◆ **Page extract**:
Two strong women
Von Trotta and Sukowa engage in a form of historiography – the women in their films embody important aspects of German identity.
Perhaps the praise given to women when they make films about women is something that has literally to be swallowed like a bitter pill. Over a period of decades, film director Margarethe von Trotta and actress Barbara Sukowa have created a fundamentally unique series of film portraits of strong female personalities. Three are particularly outstanding: Rosa Luxemburg (1986), about the icon of the early 20th century workers’ and peace movement; Vision (2009) about the influential medieval nun and universal scholar Hildegard von Bingen, and now Hannah Arendt (2012) about the German-American Jewish philosopher whose book The Banality of Evil put forward one of the 20th century’s elemental figures of thought.
Whereas it cannot be pointed out often enough that these are films by women about women, as this is still the exception rather than the rule, this kind of “women’s etiquette” still harbours the threat of making what is great and unique about these films seem minor by assigning them to a niche – as if the films could be of interest at most for women. Yet the art of director Margarethe von Trotta consists of making “women’s films” that demonstrate the nonsense of such categories. This can also be put another way: even someone interested not in feminism but only in German cinema and German history simply cannot avoid von Trotta and Sukowa.

◆ **Exercise 1**: In the article on von Trotta and Sukowa, in what year was the film about Hildegard von Bingen released?
◆ **Exercise 2**: Reproduce the passage of the von Trotta and Sukowa article from "Perhaps the praise" to "figures of thought.", word for word.

◆ **Supplied information**:
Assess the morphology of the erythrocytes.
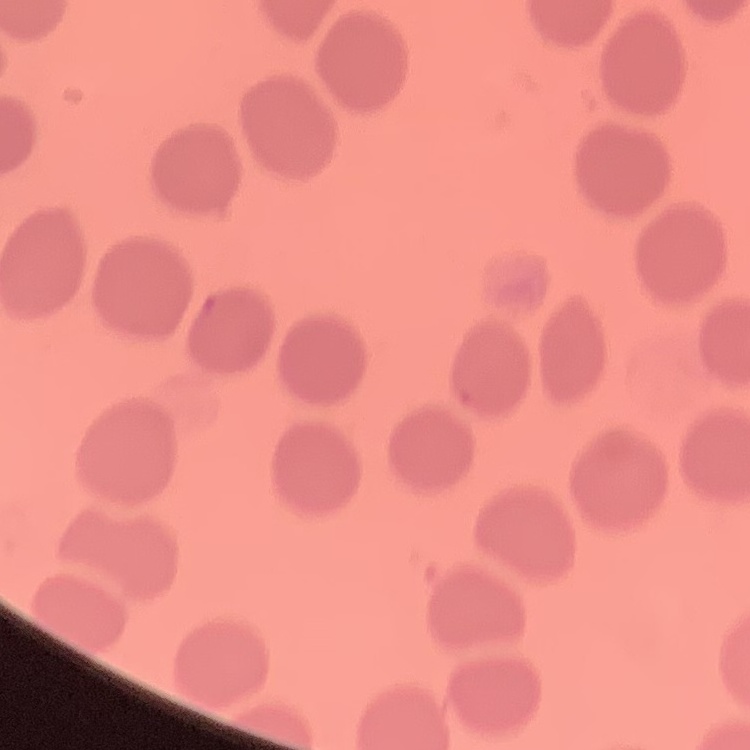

◆ **Task response 1**: 2009

◆ **Task response 2**:
Perhaps the praise given to women when they make films about women is something that has literally to be swallowed like a bitter pill. Over a period of decades, film director Margarethe von Trotta and actress Barbara Sukowa have created a fundamentally unique series of film portraits of strong female personalities. Three are particularly outstanding: Rosa Luxemburg (1986), about the icon of the early 20th century workers’ and peace movement; Vision (2009) about the influential medieval nun and universal scholar Hildegard von Bingen, and now Hannah Arendt (2012) about the German-American Jewish philosopher whose book The Banality of Evil put forward one of the 20th century’s elemental figures of thought.